There are a lot of crazy drivers out there. There’s also a lot of lunatics driving cars. How do you tell the difference between the crazies and the loonies? Simple! The lunatics are the ones with stickers all over their cars.
I’m not talking about a couple of bumper stickers. I’m talking about people who go the whole nine yards with bumper stickers, full-window decals, and cardboard billboards on the top of their car. You know what I’m talking about. These people have a cause and they’ve dedicated their cars to promoting it!
Lunatic drivers can be broken down into three sub-categories: Political Activists, “The Government Took My Home” guys, and the Criminally Insane.
Political activists are just what you’d expect. Their cars usually sport many, many different messages for a variety of different causes. The irony is that their opinions will have virtually no impact on these causes in the global scheme of things because a lot of them don’t vote! Typical messages on a PA’s car include “Free Tibet,” “Israel assassinates women and children,” “Impeach Bush,” and “MEAT: It’s what’s rotting in your colon.”
There’s nothing really wrong with having an opinion on any of these things, but plastering your car with this stuff is an open invitation for ridicule and arguments with total strangers. And also it labels you as a political activist! I wouldn’t consider that to be a badge of honor, but I guess some people would.
“The Government Took My Home” Guys
These guys started out normal. They came from loving families and man they had it all – a promising career, a great wife, maybe even a kid or two. They were living the American dream. Then, somewhere, it all went horribly wrong. Maybe they lost their life savings in the dot-com crash. Maybe they came home to find their wife in bed with the pool boy. Maybe they tried cocaine at a party and couldn’t let it go. Whatever the case, one thing led to another, bills didn’t get paid, property was seized, and at some point the government got involved.
“The Government Took My Home” guys pretty much stick to that one message. You’ll find it written on nearly every window of their car. Of all varieties of lunatics, these guys are the most likely to put plywood billboards on the top of their car, usually with a huge photo of their [seized] home and a rambling essay about their battle with the red-tape bureaucracy of the IRS. These are usually handwritten in chicken-scratch that’s all but illegible from more than three feet away. Keep your distance from these guys. They are possibly the most unpredictable car lunatics you’re likely to come across.
The criminally insane probably shouldn’t be driving at all. They’ve mastered the art of suppressing all but one personality, we’ll call him “Dave”, upon entering the DMV. Dave is a smooth talker with 20/20 eyesight and he thinks he’s a retired driving instructor. The folks at the DMV all love him – he gives high fives all around on his way out – but by the time he gets home he’s hungry enough to eat the flesh off of no less than three of the human body parts he’s been keeping in the freezer for the past year.

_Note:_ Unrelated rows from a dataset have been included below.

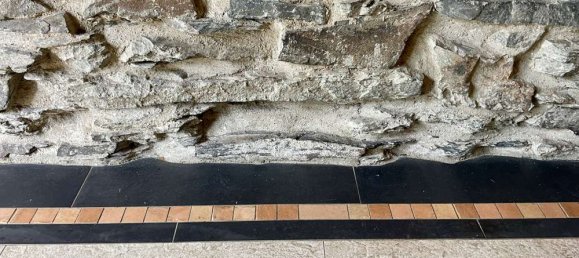 8 rooms Farm in Aachen, Germany No. 125939 32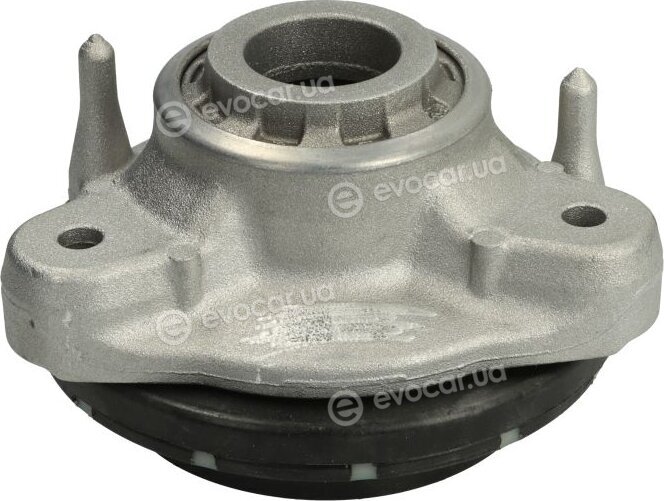 Sachs 803 413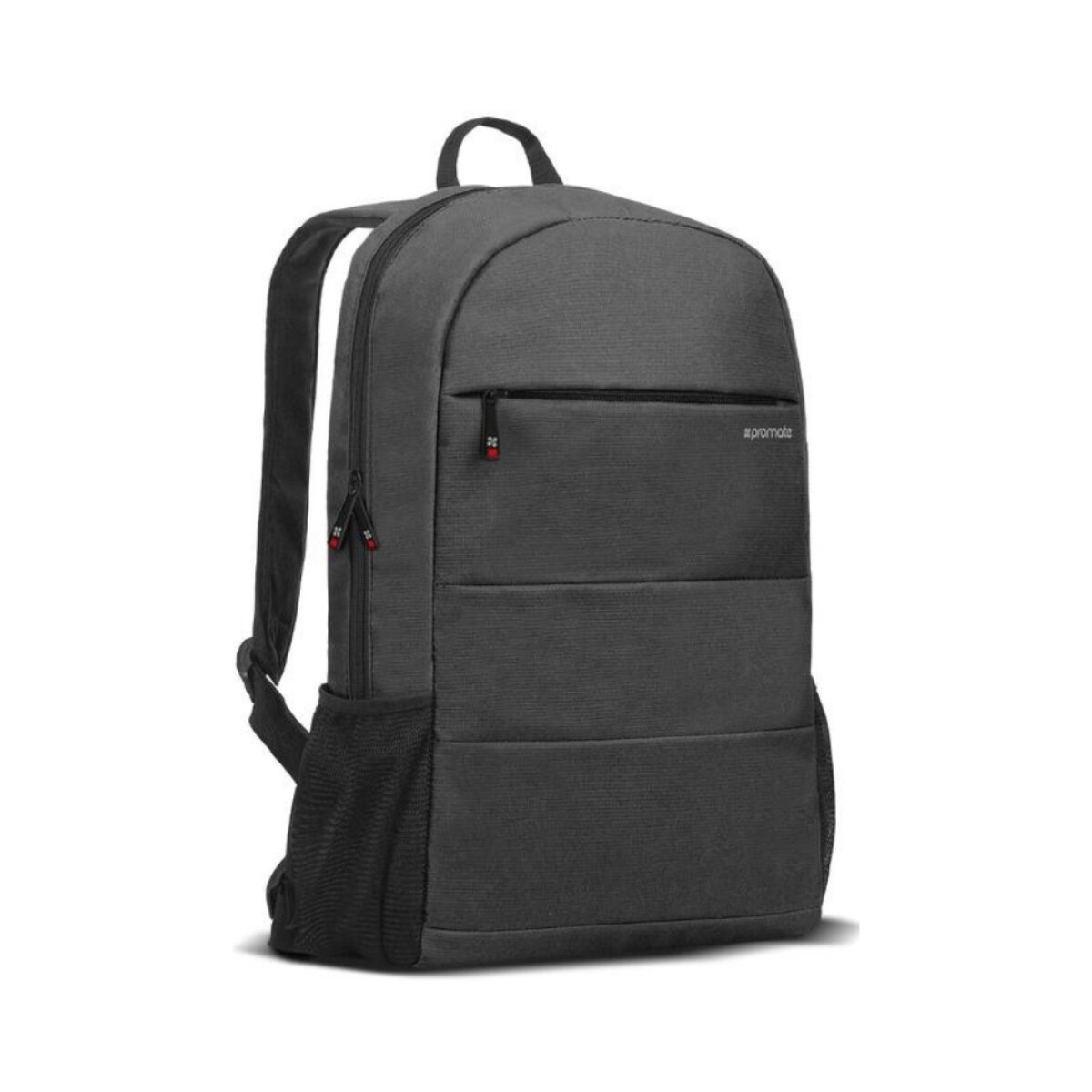 Mochila Promate Alpha-bp 15.6" Negro 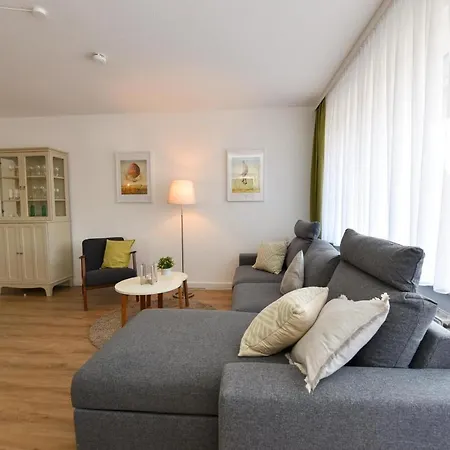 Apartman Haus 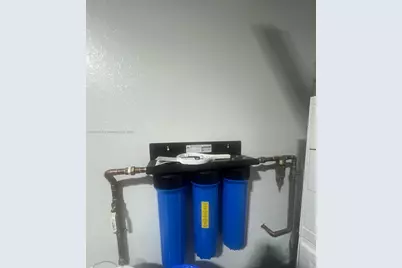 3015 SW 135th Ave, Miramar, FL 33027 - Photo 35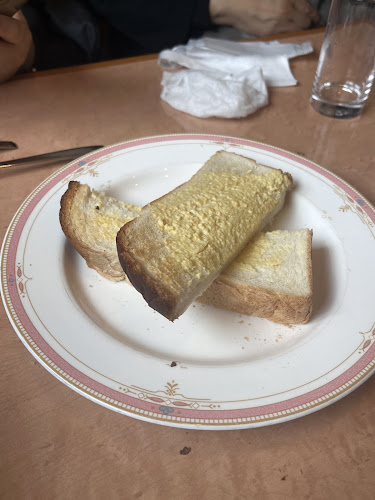 喫茶ヨツツジ - 飲食業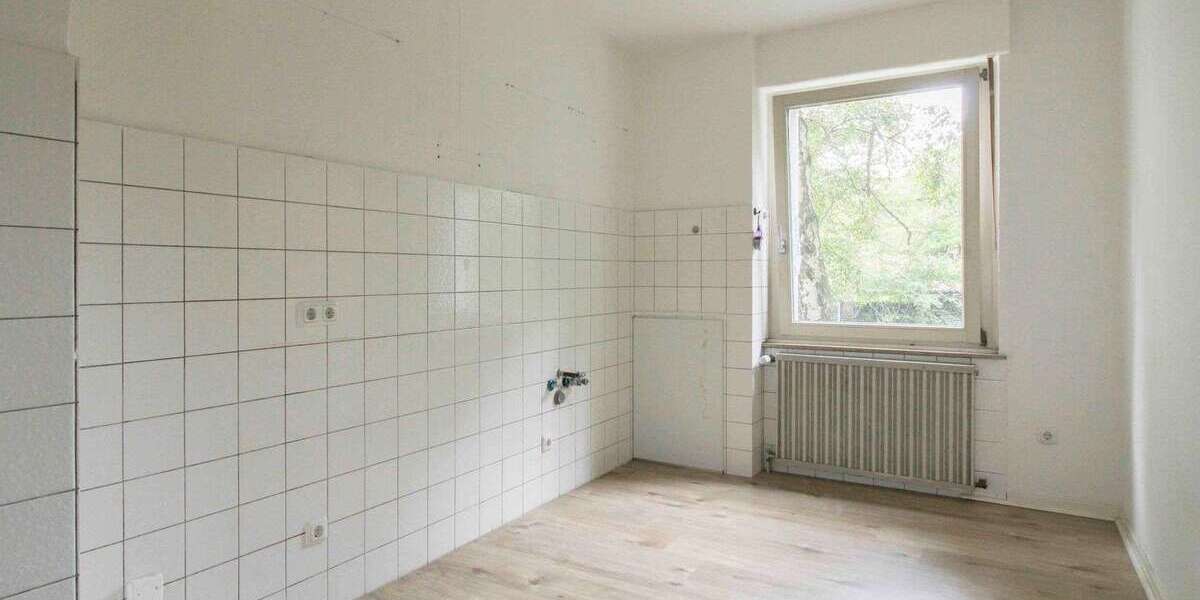 Wohnung zum Kaufen in Köln 249.000 € 55 m² 2 zimmer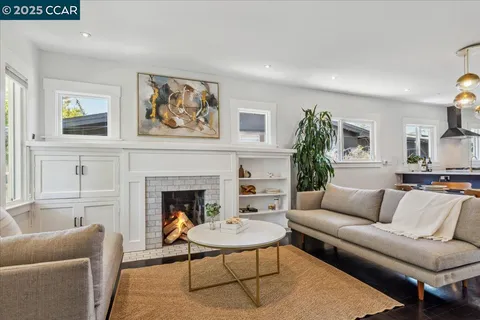 $945,000 | 3036 Dohr Street, Berkeley, CA 94702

The criminally insane mainly drive absolutely beat-up cars from the early 80s that look like they’ve been salvaged from a junkyard. They’ve dedicated their life to covering every square inch of it with any sticker they can find. If any part of the car’s original paint job is visible then the voices start up again and demand blood sacrifice. Oh god the voices.
So in conclusion if you must put a bumper sticker on your car, keep it clean and keep it tasteful. If you’ve got more than one or two stickers on your car, I’d say you should probably take a long look in the mirror and ask yourself what your priorities are. Is your car a sophisticated and elegant personal transportation device, or is it simply a vessel for you to spread your crackpottery to the world? The choice is yours!